I notice the carnival is open now as people start to wander around the gym.  “Well, I can’t get my stupid locked-up horn!”  I try to kick the sign again and miss it.  “Or the music!”  I try again, but this time hit the ticket bucket, sending it flying across the gym floor.  I have to admit, that felt good.  “So I guess it’s up to you two.  What songs do you know?”

They both blink a couple times.  “I know the school fight song, and some of the national anthem,” Tom says.  Those will be two real hard ones for people to guess.

“I’ve been working on ‘Free Bird,'” Mike say.  “I’ve almost got it.  Oh, and ‘Taps.'”  He puts the trumpet to his lips and prepares to blow.  I put my hand on the bell of his horn and push it down away from his mouth.

From behind me: “I found this.  I think it’s yours.”  It’s a seventh grade girl.  She’s chomping her gum, and already has her cheek painted with a big pink butterfly.  She holds out our ticket can.

“Thanks,” I say.

“So what’s this booth?” she asks.

I walk across the floor to the gym doors.  I’d listened to Mike explain my lame idea to the girl, while her confused expression shifts from Mike, to the old Christmas candy, to Tom’s tuba, and back to Mike.  As I push on the gym door and walk out into the night, I hear the sad strain of “Taps” behind me.


The Thursday after the carnival, everyone has finished with their math test, so Mr. Gantenbien tells us we can do whatever we want for the last few minutes of class.  I pull out my notebook and start to write down a couple ideas.  Mike, who sits in front of me, turns around.  “Whatcha doin’?”

“The band is sponsoring a dance in the spring.  Hartman wants to raise some money for uniforms or something.”

Mike looks at me blankly.  “So?”

“So I’m writing down some ideas.  Hartman wants me to help organize it.”

“The dance?”

“Yeah.”  I keep my eyes on the notebook.

“After you bailed on the carnival?”

“What bailed?  I set it up and then left you and Tom in charge of it.”  I sneak a look at Mike, hoping he will buy my version of last week’s events.

He doesn’t.  “Dude.”

“Look.  I talked to Hartman.  The band made a few bucks from the Name that Tune thing, we got rid of most of the old Christmas candy, and Hartman didn’t have to spend any time on the carnival at all.”
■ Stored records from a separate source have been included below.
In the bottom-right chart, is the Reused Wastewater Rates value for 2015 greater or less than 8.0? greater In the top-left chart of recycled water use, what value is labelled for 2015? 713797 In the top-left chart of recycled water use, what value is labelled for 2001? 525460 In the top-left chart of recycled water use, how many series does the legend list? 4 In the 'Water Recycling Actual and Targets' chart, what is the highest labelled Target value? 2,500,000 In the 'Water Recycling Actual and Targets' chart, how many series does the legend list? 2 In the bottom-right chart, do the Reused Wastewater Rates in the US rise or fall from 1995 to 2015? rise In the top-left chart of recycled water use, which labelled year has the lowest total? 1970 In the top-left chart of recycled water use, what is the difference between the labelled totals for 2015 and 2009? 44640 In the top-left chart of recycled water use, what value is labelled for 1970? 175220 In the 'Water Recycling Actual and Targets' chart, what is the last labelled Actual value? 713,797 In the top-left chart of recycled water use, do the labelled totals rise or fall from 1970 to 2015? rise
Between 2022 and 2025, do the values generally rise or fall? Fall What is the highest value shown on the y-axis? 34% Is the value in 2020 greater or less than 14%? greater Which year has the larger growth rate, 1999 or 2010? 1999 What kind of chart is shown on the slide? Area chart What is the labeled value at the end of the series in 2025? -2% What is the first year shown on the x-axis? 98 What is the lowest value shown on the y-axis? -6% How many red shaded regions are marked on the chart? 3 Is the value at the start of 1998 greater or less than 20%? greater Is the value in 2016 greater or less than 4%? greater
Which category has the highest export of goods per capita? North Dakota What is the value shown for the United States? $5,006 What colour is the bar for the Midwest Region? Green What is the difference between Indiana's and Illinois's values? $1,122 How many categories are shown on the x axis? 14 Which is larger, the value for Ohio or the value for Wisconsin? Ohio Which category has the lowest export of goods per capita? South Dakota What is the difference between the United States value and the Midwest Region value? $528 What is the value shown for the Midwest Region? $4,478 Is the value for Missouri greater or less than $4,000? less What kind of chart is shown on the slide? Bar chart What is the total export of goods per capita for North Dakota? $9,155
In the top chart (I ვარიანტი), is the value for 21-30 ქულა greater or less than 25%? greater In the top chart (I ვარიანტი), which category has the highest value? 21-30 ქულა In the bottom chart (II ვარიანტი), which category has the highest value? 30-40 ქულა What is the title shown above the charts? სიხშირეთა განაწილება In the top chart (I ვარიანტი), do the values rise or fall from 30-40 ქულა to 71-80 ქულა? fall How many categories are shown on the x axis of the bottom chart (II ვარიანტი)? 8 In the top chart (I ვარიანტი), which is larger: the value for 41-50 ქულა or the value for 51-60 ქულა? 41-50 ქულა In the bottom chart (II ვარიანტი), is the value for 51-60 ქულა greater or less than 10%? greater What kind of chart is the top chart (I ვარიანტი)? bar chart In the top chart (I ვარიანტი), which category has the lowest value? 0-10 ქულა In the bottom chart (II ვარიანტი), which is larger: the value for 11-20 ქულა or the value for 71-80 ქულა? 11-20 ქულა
Mike raises an eyebrow.  “And,” I add, “your version of ‘Free Bird’ went over pretty well.”

Mike smiles.  “I knew it.”  He looks again at my notebook.  “Isn’t a spring dance, like, months away?”

“Yeah,” I say, turning my attention back to my notes, “I didn’t think it would hurt to get started on this a little early.”

Mike rolls his eyes and turns around, giving my math book a shove in the process.  It shoots off my desk.  Without thinking I grab for it, actually catch it, and drop it in my book bag.  Smooth.  “Nice try,” I whisper to Mike.